Il préside les Conseils des ministres, nomme le Premier ministre et met fin à ses fonctions. Il peut cependant déléguer une partie de ses prérogatives au Premier ministre à l’effet de présider les réunions du Gouvernement, de nommer aux emplois de l’Etat, après approbation du président de la République et de signer les décrets exécutifs par délégation du président de la République, conformément à ses attributions définies dans l’article 85 de cet avant-projet de loi.
Dans l’article 73 qui fixe les conditions d’éligibilité pour être candidat à la magistrature suprême, il est rajouté l’exigence de la nationalité algérienne d’origine du conjoint.
Il y a également la possibilité donnée, dans l’article 119, aux membres du Conseil de la nation de proposer des projets de loi comme cela se fait au niveau de l’APN. Les propositions de loi peuvent être enregistrées et débattues si elles sont faites par un minimum de 20 députés ou sénateurs.

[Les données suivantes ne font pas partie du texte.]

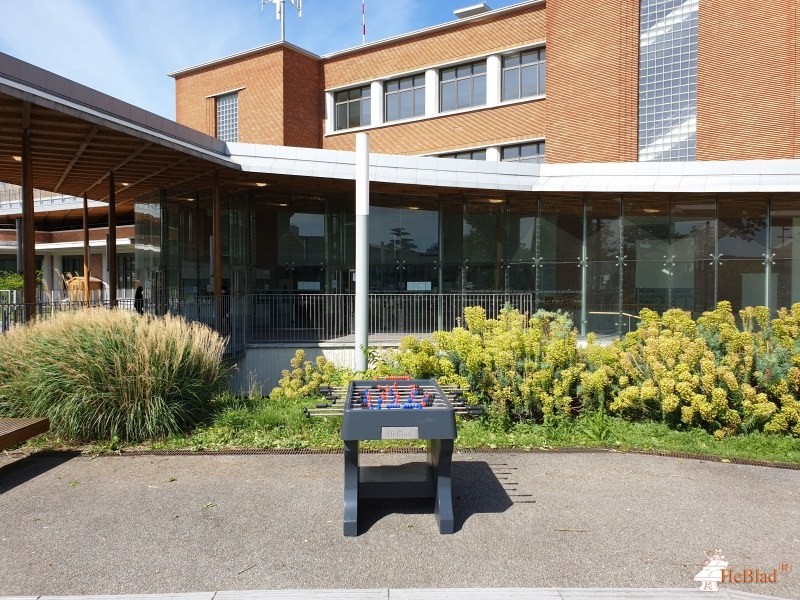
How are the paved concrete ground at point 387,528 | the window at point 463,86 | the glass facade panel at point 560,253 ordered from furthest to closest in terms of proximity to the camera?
the window at point 463,86
the glass facade panel at point 560,253
the paved concrete ground at point 387,528

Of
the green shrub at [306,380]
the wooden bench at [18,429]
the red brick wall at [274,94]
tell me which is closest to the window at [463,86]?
the red brick wall at [274,94]

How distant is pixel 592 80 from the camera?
74.6 ft

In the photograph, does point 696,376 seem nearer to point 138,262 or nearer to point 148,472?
point 148,472

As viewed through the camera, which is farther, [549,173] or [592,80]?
[592,80]

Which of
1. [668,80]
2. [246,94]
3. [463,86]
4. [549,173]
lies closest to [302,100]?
[246,94]

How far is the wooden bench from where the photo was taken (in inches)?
252

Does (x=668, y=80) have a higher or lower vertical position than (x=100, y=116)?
higher

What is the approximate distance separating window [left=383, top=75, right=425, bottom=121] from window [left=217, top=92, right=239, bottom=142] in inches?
324

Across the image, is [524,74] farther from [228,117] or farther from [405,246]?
[228,117]

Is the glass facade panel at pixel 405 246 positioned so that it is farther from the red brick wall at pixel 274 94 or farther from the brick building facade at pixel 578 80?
the red brick wall at pixel 274 94

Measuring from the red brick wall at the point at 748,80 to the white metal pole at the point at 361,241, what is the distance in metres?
16.0

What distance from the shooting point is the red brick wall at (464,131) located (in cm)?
2495

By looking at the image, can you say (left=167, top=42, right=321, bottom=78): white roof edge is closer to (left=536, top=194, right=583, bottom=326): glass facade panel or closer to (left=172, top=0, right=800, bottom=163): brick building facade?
(left=172, top=0, right=800, bottom=163): brick building facade

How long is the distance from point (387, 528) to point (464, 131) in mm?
23466
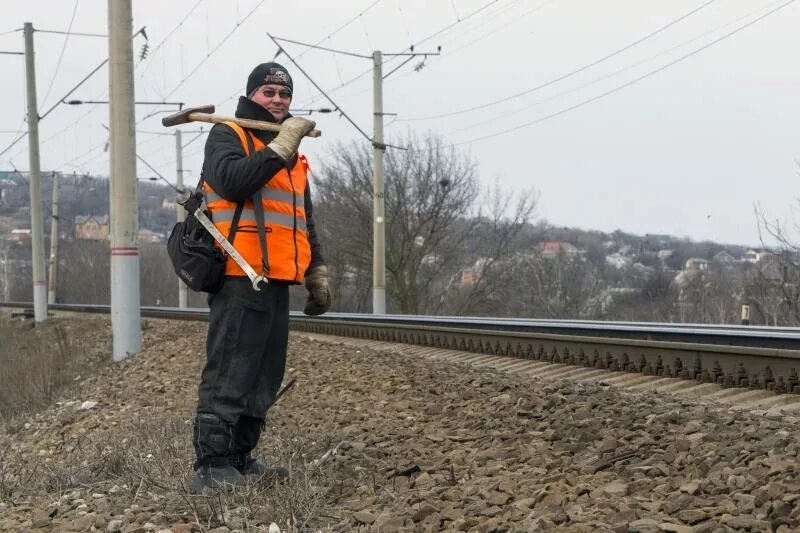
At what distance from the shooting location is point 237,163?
15.8 feet

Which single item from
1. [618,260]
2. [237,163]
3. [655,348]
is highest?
[618,260]

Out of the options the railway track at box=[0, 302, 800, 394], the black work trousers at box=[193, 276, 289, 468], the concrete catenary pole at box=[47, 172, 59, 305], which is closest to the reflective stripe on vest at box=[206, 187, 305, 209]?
the black work trousers at box=[193, 276, 289, 468]

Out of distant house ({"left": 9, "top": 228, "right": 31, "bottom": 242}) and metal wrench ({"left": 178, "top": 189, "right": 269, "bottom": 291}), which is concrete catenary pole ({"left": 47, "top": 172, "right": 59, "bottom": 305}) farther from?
metal wrench ({"left": 178, "top": 189, "right": 269, "bottom": 291})

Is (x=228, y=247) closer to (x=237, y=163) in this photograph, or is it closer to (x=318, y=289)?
Result: (x=237, y=163)

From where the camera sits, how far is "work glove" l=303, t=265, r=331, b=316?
559 centimetres

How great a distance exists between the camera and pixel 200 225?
5.02 meters

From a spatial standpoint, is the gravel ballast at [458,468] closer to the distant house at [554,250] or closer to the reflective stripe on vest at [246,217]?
the reflective stripe on vest at [246,217]

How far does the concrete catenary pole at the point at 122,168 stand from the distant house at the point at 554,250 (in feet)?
180

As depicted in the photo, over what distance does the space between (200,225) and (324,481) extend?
1377 mm

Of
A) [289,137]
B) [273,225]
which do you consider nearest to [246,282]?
[273,225]

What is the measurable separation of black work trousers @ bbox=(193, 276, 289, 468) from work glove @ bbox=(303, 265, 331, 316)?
0.45 metres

Les membres du Parlement, tel que stipulé dans l’article 133, peuvent aussi interpeller le gouvernement sur une question d’actualité. La réponse doit être formulée dans un délai maximal de 20 jours. « Les commissions du Parlement peuvent entendre des membres du gouvernement. » Les questions orales font l’objet d’une réponse en séance.
L’article 134 précise que « si l’une des deux chambres estime que la réponse, orale ou écrite, du membre du gouvernement le justifie, un débat est ouvert dans les conditions que prévoient les règlements intérieurs de l’Assemblée populaire nationale et du Conseil de la nation ». Autre concession faite aux parlementaires, la possibilité de saisir le Conseil constitutionnel.
Ainsi, l’article 166 souligne qu’en plus du président de la République, « le Conseil constitutionnel peut être saisi par 70 députés ou quarante (40) membres du Conseil de la nation. » Le président de la République reste le maître du jeu et dispose de presque tous les pouvoirs. Pas de vice-président ni de chef de gouvernement aux pouvoirs réels ni, encore moins, de contre-pouvoir.